*** Dataset entries Section Begins ***
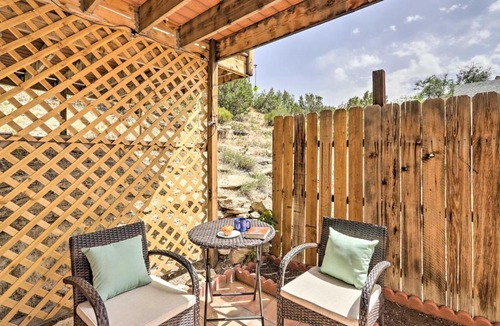 The Ridges House | Grand Junction Townhome about 3 Mi to Downtown!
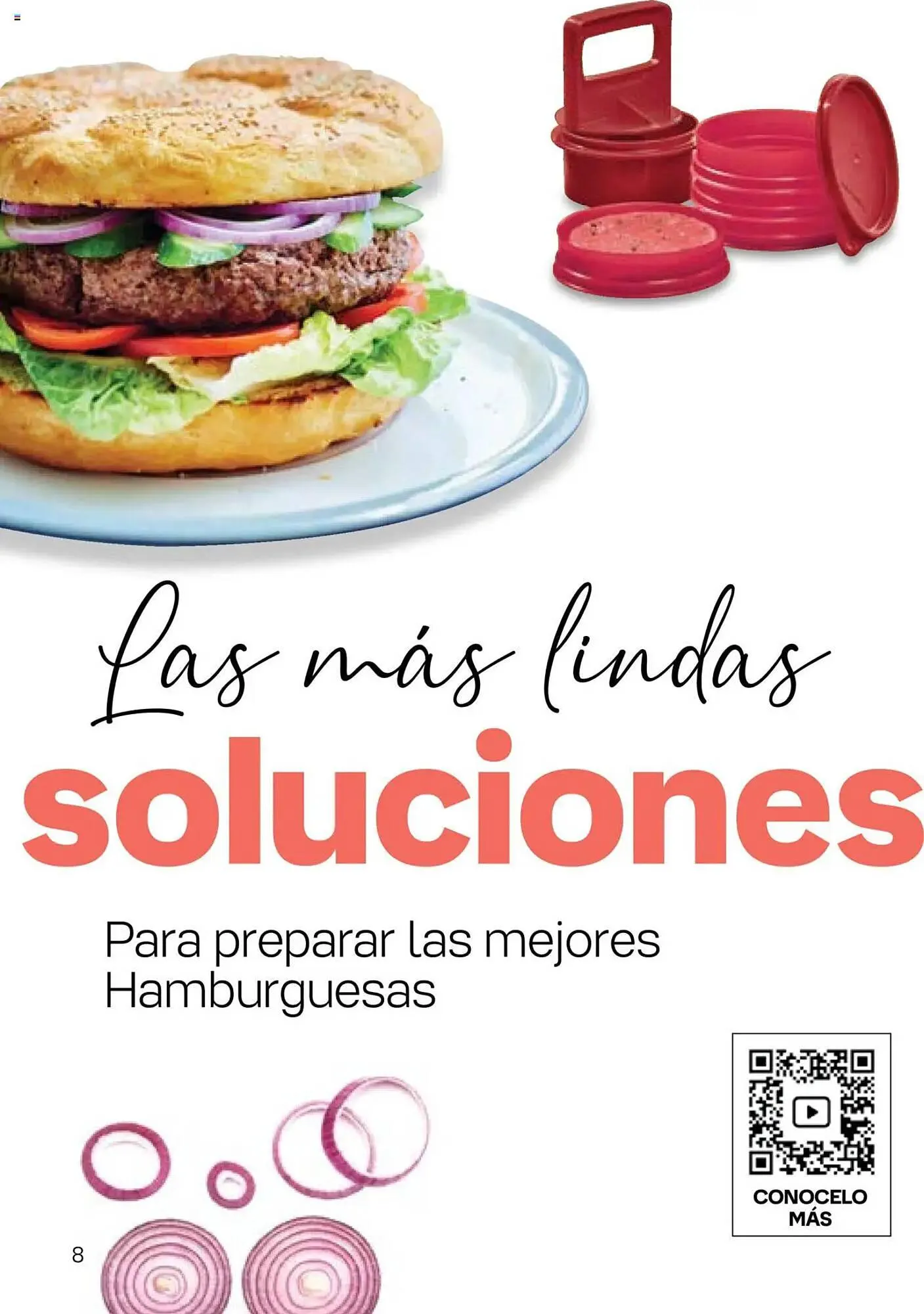Ofertas de Catálogo Tupperware 9 de julio al 23 de julio 2025 - Página 9 del catálogo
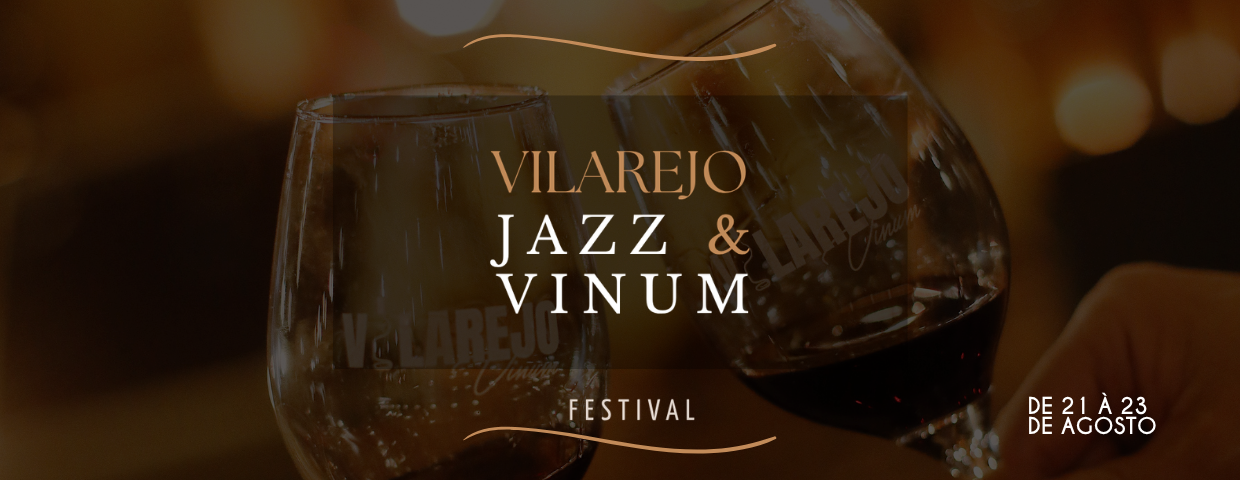 Jazz & Vinum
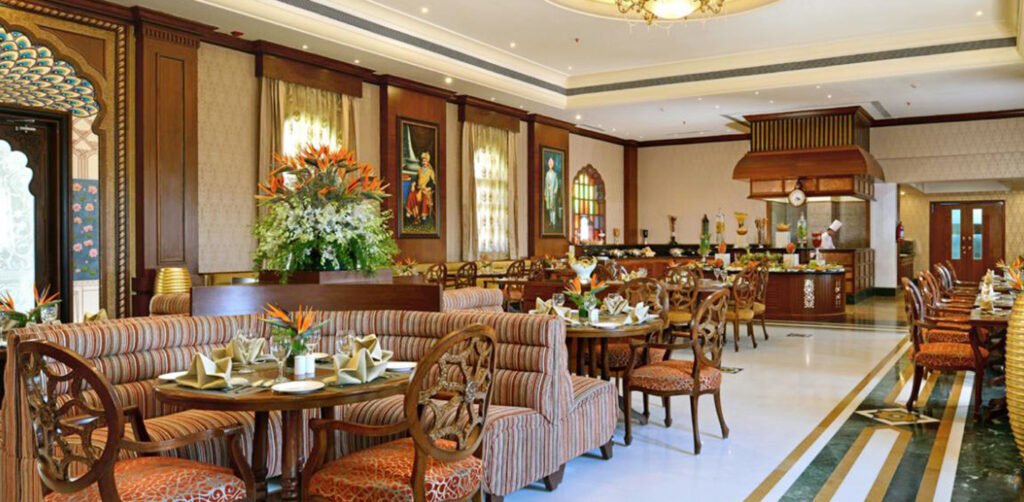 Event Venues In Jodhpur-Indana Jodhpur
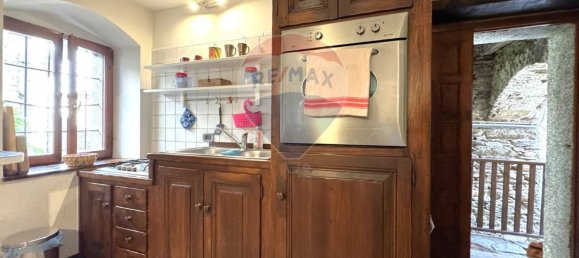 2 chambres Maison à San Bernardino Verbano, Italy No. 270516 3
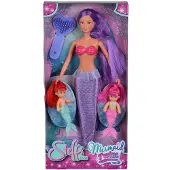 Steffi Love Zeemeermin Pop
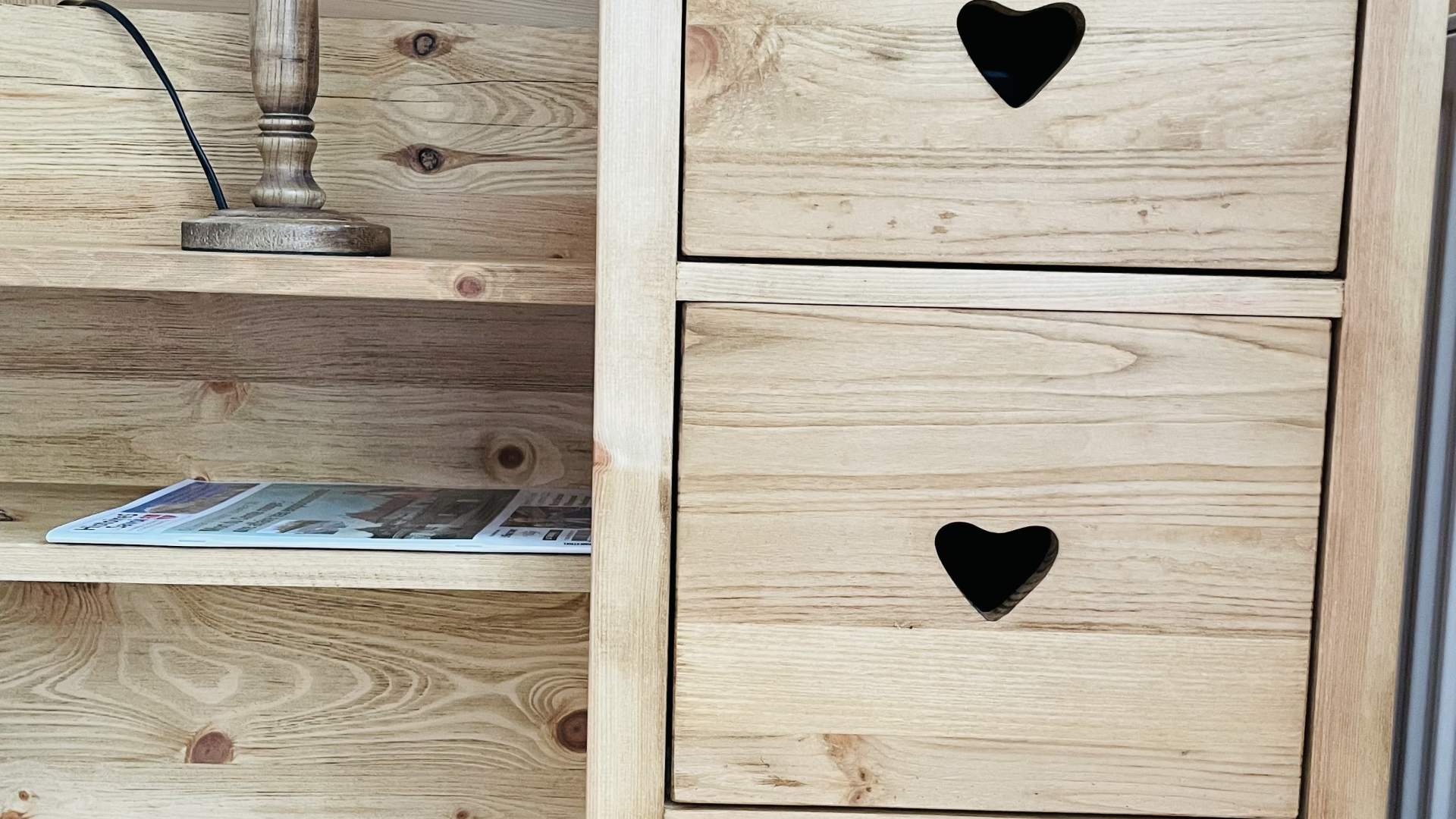 Séjour en amoureux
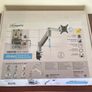 Vogels PFD 8543 Monitor Desk Arm | Excellent Condition, Original Box Included Image 2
*** Dataset entries Section Ends ***
Task goal:
Only the lines from the line holding "Séjour en amoureux" through the last line above belong in the answer, repeated exactly; the pictures do not.

Reply to the exercise:
 Séjour en amoureux
 Vogels PFD 8543 Monitor Desk Arm | Excellent Condition, Original Box Included Image 2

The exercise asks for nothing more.